Shoulder mobility is the key

Did you know the shoulder joint should be the most mobile joint in the human body? Similar to the hip, it is made up of a ball and socket joint.  What’s unique about the shoulder however, is that it has a very shallow socket, which allows us to have a three dimensional range of movement. Think about the movement in the shoulder when we swim freestyle – pretty amazing right?

As a result of this shallow socket the shoulder joint relies on the surrounding muscles and ligaments for movement and stability. If the extensive ligament and muscle attachments extending across the upper arm, collarbone and shoulder blade are not strengthened correctly and this 3D range of motion is not utilised, you have a recipe for reduced range of movement, poor posture, high risk of injury and pain.

The problem is our sedentary modern lifestyles; sitting long hours behind desks and cars, no longer provide us with that full range of motion. On top of that, traditional chest and shoulder training can create further imbalance and restriction of basic movement.

The aim of the exercises in this article are to create mobility in the joint and reduce the risk of potential injury. These exercises are recommended to be done at least three times per week as part of a extended warm-up and movement preparation routine.

Banded Dislocates

Take a rubber band twice the width of your shoulders and start with your arms straight with the band in front of the thighs. Circle your arms over the head keeping the arms straight until the band comes to your lower back. Then reverse the direction to finish in front of the thighs.

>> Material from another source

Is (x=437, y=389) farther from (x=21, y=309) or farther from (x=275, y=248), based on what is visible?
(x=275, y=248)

Overhead Thoracic Extension

Lay across a form roller with the roller positioned just below your shoulder blades. Lift your hips and reach your arms over head and anchor your hands to a bar. Keep your elbows locked and your armpits forward then lower your hips to the ground.

Shoulder Joint Reach

Reach one hand over your head as if you are going to do a tricep stretch, then the other arm reaches behind. You want to try and interlink the fingers, however if this is not possible you could use a small towel to increase the range of motion.

Push-up Plus

With your arms straight push your hands into the ground and then round your upper back to spread (protract) your shoulder blades. Still keeping your arms straight attempt to draw yourself to the floor using your shoulder blades. The shoulder blades should be drawn together (retraction) and you should feel a hollowing of the upper back. Can be down in a full, half push-up position or alternatively in a standing position with our hands on the wall.

Prone Pec Minor Stretch

Lay face down (prone) with your arm out 45* keeping your chest and shoulder pushed into the ground. Lift the leg and turn your lower body with your shoulder still being pushed into the ground.